Renato M.E. Sabbatini

Medo de vírus no computador já virou lugar-comum, embora muita gente ainda não tenha muita certeza do que exatamente ele é ou faz. Tudo bem, mas hoje o artigo não é sobre "vírus de computador", mas sim como as notícias sobre os vírus (reais e biológicos) se "espalham "pelas redes de computadores.

Um exemplo muitissimo interessante é o novo surto da febre de Ebola, uma doença hemorrágica de alta fatalidade que surgiu pela primeira vez no Zaire e no Sudão, em 1976, e que está gerando uma grande atividade noticiosa na rede, e ajudou muitissimo o esforço internacional para conter uma possível epidemia.
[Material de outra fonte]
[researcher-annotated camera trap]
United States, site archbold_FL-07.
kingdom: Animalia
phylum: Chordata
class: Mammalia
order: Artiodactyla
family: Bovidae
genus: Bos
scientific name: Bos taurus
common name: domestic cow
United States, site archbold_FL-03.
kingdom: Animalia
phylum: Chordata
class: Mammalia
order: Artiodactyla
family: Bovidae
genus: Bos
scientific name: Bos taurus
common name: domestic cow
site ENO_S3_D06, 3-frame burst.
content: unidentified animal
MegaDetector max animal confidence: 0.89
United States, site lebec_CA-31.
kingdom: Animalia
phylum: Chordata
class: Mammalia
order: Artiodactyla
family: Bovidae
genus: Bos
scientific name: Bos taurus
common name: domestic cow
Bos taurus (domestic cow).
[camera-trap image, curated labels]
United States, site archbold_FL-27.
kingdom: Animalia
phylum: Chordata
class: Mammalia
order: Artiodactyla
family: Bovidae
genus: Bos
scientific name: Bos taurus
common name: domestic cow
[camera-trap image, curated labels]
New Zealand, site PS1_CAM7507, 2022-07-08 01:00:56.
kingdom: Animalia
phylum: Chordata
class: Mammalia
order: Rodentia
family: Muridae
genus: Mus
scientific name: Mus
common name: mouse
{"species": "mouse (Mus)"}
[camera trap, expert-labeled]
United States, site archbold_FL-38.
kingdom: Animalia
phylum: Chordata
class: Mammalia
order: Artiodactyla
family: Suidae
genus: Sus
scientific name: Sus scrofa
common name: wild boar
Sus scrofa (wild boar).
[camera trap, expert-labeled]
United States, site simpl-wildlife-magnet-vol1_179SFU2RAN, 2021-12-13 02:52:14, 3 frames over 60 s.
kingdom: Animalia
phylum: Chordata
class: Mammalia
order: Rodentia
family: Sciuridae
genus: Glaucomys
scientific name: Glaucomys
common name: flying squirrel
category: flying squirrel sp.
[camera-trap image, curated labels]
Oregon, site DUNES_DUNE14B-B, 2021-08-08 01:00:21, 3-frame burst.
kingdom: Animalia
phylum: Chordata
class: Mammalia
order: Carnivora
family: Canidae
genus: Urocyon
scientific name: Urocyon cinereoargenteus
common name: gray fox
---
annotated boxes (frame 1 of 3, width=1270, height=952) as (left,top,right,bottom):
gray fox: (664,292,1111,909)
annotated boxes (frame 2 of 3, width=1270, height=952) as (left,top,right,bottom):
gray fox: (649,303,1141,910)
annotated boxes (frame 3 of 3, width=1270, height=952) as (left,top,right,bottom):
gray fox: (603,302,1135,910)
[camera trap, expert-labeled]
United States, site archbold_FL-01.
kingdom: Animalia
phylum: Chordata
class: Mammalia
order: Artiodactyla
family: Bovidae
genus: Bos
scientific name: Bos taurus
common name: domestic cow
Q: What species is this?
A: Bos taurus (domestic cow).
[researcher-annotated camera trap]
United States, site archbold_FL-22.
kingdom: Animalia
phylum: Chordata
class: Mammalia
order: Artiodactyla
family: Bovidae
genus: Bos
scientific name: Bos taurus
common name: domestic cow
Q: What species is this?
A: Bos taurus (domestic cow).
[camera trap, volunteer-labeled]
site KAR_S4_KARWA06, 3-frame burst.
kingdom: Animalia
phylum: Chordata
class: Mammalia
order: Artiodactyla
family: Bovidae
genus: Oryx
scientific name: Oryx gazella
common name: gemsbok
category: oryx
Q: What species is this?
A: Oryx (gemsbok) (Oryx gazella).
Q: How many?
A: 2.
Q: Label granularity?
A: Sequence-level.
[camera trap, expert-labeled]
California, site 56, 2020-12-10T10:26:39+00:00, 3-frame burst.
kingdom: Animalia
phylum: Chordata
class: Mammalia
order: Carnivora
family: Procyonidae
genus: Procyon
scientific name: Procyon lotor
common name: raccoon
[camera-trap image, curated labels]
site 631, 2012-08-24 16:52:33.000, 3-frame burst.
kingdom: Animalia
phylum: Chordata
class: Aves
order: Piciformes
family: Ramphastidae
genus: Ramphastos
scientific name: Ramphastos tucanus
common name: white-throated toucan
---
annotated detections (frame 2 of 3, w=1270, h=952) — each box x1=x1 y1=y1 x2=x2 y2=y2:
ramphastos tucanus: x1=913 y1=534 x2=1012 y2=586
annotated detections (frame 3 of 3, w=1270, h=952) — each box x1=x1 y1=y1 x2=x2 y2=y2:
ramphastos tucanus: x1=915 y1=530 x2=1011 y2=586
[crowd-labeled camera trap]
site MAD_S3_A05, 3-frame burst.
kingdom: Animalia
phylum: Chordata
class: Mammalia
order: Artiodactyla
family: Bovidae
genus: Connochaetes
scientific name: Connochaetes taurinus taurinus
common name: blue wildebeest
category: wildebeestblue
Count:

Uma organização internacional baseada em Boston, chamada SatelLife, por exemplo, foi uma das primeiras a levar antenas parabólicas para a região de Kikwit, no Zaire, onde apareceu a doença, em abril passado. Embora Kikwit não seja exatamente um vilarejo (tem mais de 150 mil habitantes, é um porto e centro industrial importante, e foi o centro administrativo do interior do antigo Congo Belga), não tem conexão à Internet, por isso a SatelLife correu para ajudar, como faz com países em desenvolvimento há vários anos. Ela paga canais de satélite para isso, e montou uma rede de computadores chamada HealthNet, em 16 países africanos e 5 asiáticos (quem quiser mais detalhes, pode contatar Kerry Gallivan, no endereço hnet@usa.healthnet.org). Poucos dias depois de ter sido confirmado o caso-índice da doença (o primeiro paciente identificado), a SatelLife já estava transmitindo boletins diários pela Internet a partir de Kikwit. A SatelLife foi fundada em 1989 pelo Dr. Bernard Lown, presidente da International Physicians for the Prevention of Nuclear War (Médicos Internacionais pela Prevenção da Guerra Nuclear), e que recebeu o prêmio Nobel da Paz in 1985.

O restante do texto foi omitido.